STATED EXERCISE 1
Do these statements agree with the passage on Boethius? (a) Both of Boethius's sons held the office of consul. (b) Boethius was canonized as a saint. (c) The view of Boethius as a martyr to Arian persecution began during his lifetime. For each, answer yes or no and quote the words of the passage that decide it.
+ + + + + + +
Boethius was, until the end, a friend of Theodoric. His father was consul, he was consul, and so were his two sons. His father-in-law Symmachus (probably grandson of the one who had a controversy with Ambrose about the statue of Victory) was an important man in the court of the Gothic king. Theodoric employed Boethius to reform the coinage, and to astonish less sophisticated barbarian kings with such devices as sun-dials and water-clocks. It may be that his freedom from superstition was not so exceptional in Roman aristocratic families as elsewhere; but its combination with great learning and zeal for the public good was unique in that age. During the two centuries before his time and the ten centuries after it, I cannot think of any European man of learning so free from superstition and fanaticism. Nor are his merits merely negative; his survey is lofty, disinterested, and sublime. He would have been remarkable in any age; in the age in which he lived, he is utterly amazing.

The medieval reputation of Boethius was partly due to his being regarded as a martyr to Arian persecution—a view which began two or three hundred years after his death. In Pavia, he was regarded as a saint, but in fact he was not canonized. Though Cyril was a saint, Boethius was not.
+ + + + + + +
STATED EXERCISE 2
Which lines of the records below contain the string "large"? Pull out and copy every such line, treating case as significant.

(Scene question records)
+ + + + + + +
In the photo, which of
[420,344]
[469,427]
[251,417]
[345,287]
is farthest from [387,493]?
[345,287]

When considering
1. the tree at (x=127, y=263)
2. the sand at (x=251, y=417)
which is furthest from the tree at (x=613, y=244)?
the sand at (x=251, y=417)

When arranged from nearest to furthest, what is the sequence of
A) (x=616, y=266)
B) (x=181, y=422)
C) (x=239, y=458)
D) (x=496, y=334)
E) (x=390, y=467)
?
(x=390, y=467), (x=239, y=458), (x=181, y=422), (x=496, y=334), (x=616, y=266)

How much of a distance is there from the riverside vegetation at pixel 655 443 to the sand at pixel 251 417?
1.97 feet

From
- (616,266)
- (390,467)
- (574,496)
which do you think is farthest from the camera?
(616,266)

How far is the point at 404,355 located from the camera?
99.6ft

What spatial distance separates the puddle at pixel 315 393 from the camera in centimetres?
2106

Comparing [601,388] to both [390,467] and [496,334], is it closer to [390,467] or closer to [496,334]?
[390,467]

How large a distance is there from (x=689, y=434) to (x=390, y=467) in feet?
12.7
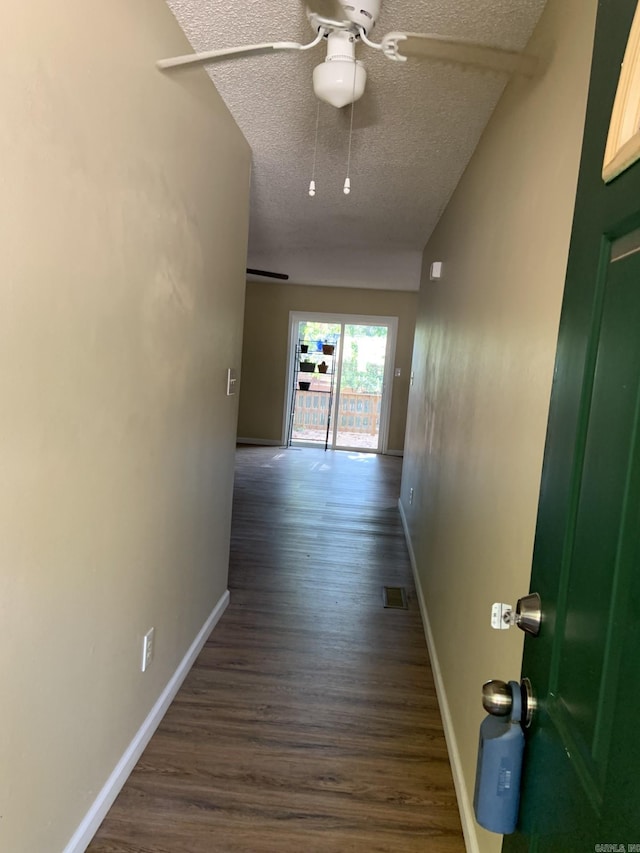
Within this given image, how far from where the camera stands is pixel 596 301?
2.39 ft

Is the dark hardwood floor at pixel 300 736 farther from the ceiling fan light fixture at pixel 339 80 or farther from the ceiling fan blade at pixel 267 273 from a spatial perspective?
the ceiling fan blade at pixel 267 273

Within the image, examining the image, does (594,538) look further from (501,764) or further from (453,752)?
(453,752)

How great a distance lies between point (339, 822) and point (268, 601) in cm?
150

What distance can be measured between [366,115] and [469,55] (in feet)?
1.83

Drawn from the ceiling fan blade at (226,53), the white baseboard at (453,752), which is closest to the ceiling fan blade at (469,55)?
the ceiling fan blade at (226,53)

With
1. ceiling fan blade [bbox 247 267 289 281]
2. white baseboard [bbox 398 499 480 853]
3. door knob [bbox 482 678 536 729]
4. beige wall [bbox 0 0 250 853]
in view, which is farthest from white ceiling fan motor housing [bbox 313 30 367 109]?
ceiling fan blade [bbox 247 267 289 281]

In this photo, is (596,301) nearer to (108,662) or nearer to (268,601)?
(108,662)

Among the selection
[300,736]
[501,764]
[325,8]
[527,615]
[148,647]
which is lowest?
[300,736]

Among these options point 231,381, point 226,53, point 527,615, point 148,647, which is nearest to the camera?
point 527,615

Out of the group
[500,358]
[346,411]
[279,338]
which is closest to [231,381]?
[500,358]

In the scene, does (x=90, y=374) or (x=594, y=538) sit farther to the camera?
(x=90, y=374)

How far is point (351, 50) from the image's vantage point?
154cm

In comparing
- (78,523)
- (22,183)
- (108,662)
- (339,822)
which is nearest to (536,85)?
(22,183)

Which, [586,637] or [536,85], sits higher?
[536,85]
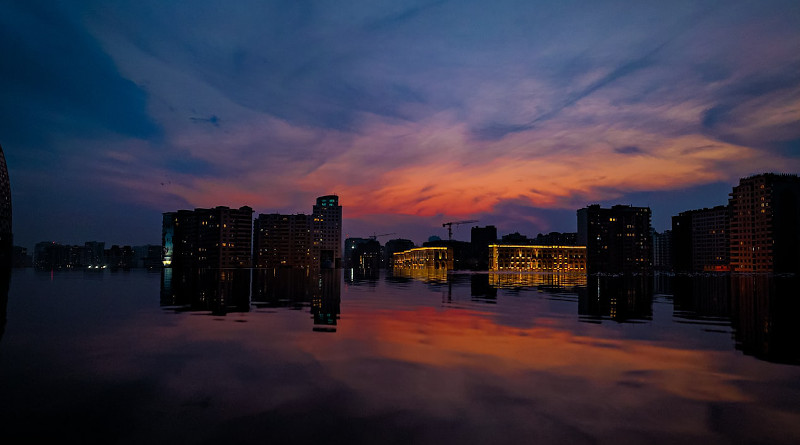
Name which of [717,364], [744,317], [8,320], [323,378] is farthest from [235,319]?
[744,317]

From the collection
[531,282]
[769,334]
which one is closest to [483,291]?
[769,334]

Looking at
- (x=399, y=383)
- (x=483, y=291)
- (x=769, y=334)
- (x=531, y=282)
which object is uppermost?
(x=399, y=383)

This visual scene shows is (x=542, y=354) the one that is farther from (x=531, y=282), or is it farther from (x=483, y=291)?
(x=531, y=282)

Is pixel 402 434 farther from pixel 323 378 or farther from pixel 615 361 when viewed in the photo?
pixel 615 361

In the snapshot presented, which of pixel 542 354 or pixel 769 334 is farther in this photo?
pixel 769 334

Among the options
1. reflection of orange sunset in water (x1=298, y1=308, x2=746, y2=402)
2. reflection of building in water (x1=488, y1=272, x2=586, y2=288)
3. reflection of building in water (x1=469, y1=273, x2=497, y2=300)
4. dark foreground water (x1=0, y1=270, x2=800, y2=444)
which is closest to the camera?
dark foreground water (x1=0, y1=270, x2=800, y2=444)

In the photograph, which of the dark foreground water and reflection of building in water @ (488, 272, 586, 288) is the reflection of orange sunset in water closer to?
the dark foreground water

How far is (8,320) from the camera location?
31219mm

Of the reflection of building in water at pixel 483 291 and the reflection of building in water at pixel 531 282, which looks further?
the reflection of building in water at pixel 531 282

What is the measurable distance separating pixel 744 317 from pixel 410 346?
28.0 meters

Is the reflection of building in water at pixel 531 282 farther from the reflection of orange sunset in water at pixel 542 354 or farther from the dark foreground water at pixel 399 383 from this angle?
the dark foreground water at pixel 399 383

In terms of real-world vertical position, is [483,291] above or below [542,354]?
below

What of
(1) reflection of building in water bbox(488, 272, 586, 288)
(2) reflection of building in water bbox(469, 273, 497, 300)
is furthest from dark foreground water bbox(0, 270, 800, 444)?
(1) reflection of building in water bbox(488, 272, 586, 288)

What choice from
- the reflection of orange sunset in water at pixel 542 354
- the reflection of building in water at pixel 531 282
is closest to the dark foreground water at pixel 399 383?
the reflection of orange sunset in water at pixel 542 354
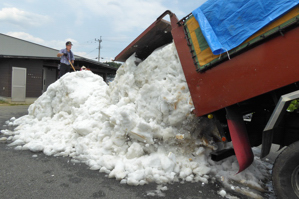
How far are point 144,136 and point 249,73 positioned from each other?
181 centimetres

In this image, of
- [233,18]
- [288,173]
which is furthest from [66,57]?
[288,173]

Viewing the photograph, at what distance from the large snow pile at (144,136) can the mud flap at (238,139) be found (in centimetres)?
50

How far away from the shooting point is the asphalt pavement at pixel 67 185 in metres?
2.47

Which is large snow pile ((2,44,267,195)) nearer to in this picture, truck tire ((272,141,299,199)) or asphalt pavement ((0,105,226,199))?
asphalt pavement ((0,105,226,199))

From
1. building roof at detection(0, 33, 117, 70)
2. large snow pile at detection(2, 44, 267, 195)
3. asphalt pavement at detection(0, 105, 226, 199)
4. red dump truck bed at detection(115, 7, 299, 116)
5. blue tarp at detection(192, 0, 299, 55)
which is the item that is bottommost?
asphalt pavement at detection(0, 105, 226, 199)

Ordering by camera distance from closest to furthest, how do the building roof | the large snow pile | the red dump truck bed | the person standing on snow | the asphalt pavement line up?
1. the red dump truck bed
2. the asphalt pavement
3. the large snow pile
4. the person standing on snow
5. the building roof

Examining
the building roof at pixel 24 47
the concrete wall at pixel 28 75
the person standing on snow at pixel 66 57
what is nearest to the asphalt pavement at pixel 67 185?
the person standing on snow at pixel 66 57

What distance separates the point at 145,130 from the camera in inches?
133

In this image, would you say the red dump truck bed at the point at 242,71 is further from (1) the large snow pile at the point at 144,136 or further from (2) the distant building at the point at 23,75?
(2) the distant building at the point at 23,75

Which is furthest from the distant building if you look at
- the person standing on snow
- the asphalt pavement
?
the asphalt pavement

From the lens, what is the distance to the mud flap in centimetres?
262

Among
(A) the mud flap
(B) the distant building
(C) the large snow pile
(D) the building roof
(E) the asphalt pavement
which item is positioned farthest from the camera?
(D) the building roof

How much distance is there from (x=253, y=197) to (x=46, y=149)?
3.40 m

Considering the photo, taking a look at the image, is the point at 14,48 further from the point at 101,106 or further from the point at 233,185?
the point at 233,185
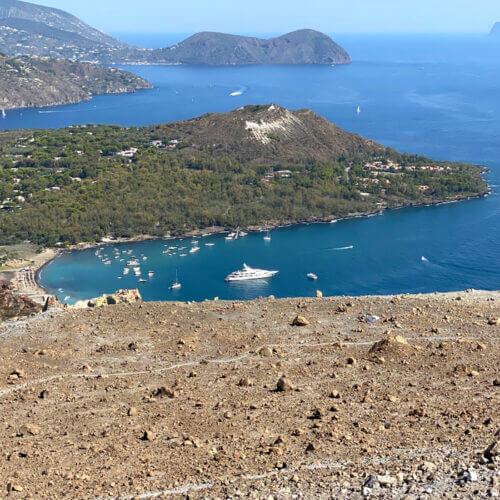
+ + + + + + +
TASK SOLUTION 1
(a) Yes: "His father was consul, he was consul, and so were his two sons."
(b) No: "In Pavia, he was regarded as a saint, but in fact he was not canonized."
(c) No: "a view which began two or three hundred years after his death."

TASK SOLUTION 2
How large a distance is there from (x=689, y=434) to (x=390, y=467) in feet?
Viewing the photograph, at what distance from the large snow pile at (144,136) can the mud flap at (238,139) be found (in centimetres)?
Which is large snow pile ((2,44,267,195)) nearer to in this picture, truck tire ((272,141,299,199)) or asphalt pavement ((0,105,226,199))?
2. large snow pile at detection(2, 44, 267, 195)
Ordering by camera distance from closest to furthest, how do the building roof | the large snow pile | the red dump truck bed | the person standing on snow | the asphalt pavement line up?
3. the large snow pile
In this image, would you say the red dump truck bed at the point at 242,71 is further from (1) the large snow pile at the point at 144,136 or further from (2) the distant building at the point at 23,75?
(C) the large snow pile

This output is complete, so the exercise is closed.